** Material provided follows **

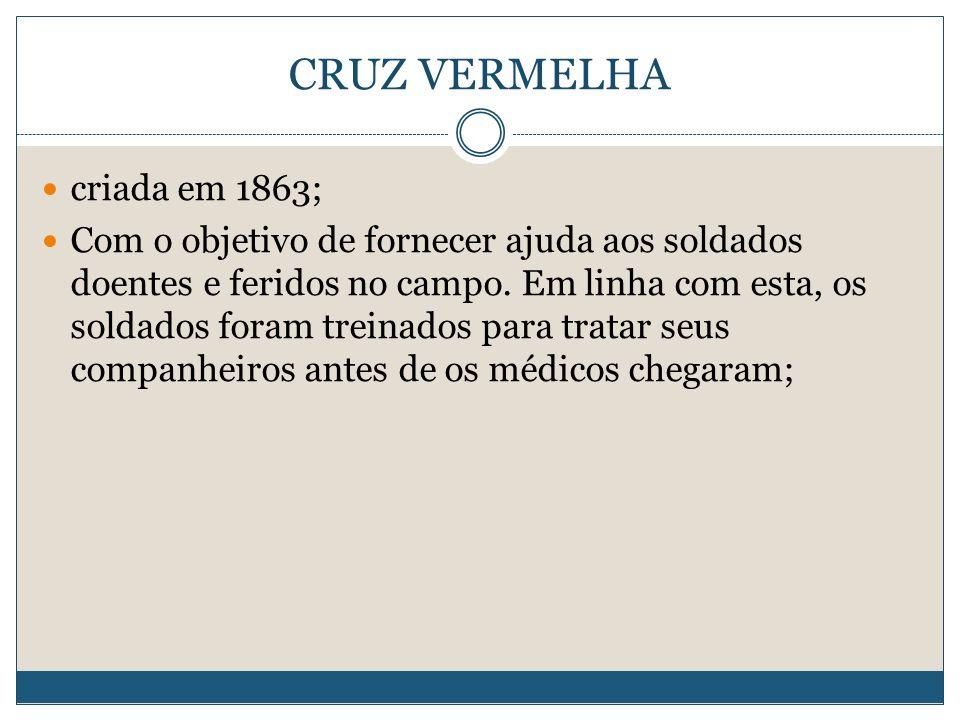 CRUZ VERMELHA criada em 1863; Com o objetivo de fornecer ajuda aos soldados doentes e feridos no campo.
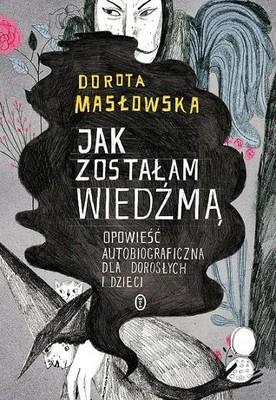 Dorota Masłowska - Jak zostałam wiedźmą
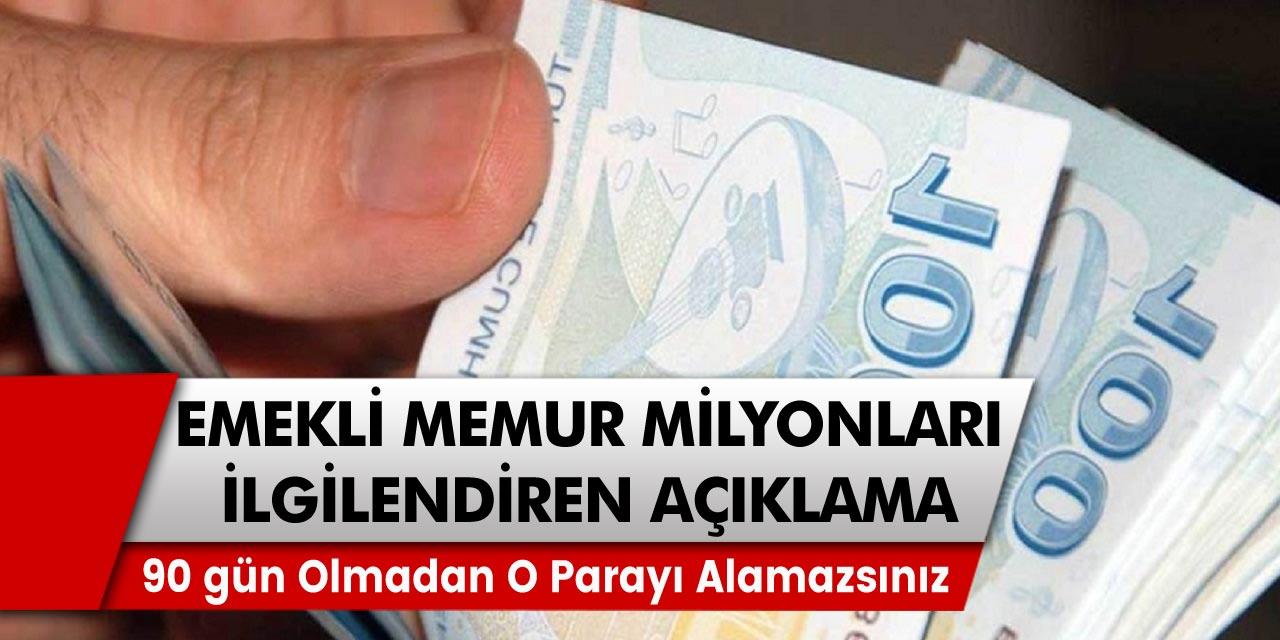 SGK, SSK, Bağkur, emekli, memur ve milyonları ilgilendiren açıklama! 90 gün olmadan o parayı alamazsınız…
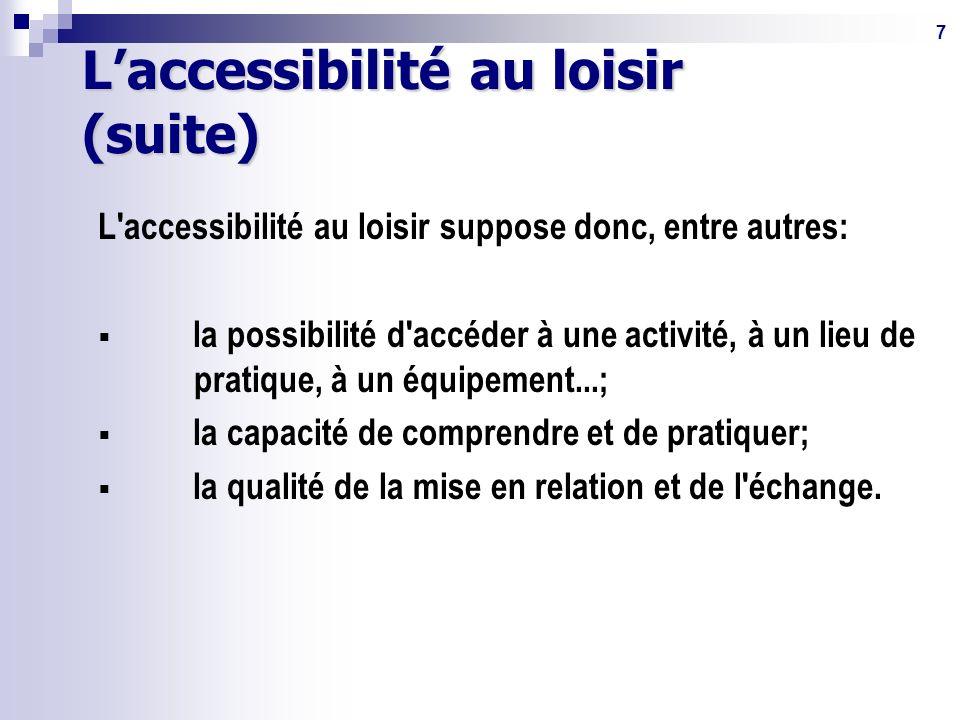 7 Laccessibilité au loisir (suite) L accessibilité au loisir suppose donc, entre autres: la possibilité d accéder à une activité, à un lieu de pratique, à un équipement...; la capacité de comprendre et de pratiquer; la qualité de la mise en relation et de l échange.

** End of Material provided **

**Exercise objective:**
Beginning at the line containing "SGK, SSK, Bağkur, emekli, memur", restate every line through the end of the material above exactly; omit the pictures.

**Answer for this exercise:**
 SGK, SSK, Bağkur, emekli, memur ve milyonları ilgilendiren açıklama! 90 gün olmadan o parayı alamazsınız…
 7 Laccessibilité au loisir (suite) L accessibilité au loisir suppose donc, entre autres: la possibilité d accéder à une activité, à un lieu de pratique, à un équipement...; la capacité de comprendre et de pratiquer; la qualité de la mise en relation et de l échange.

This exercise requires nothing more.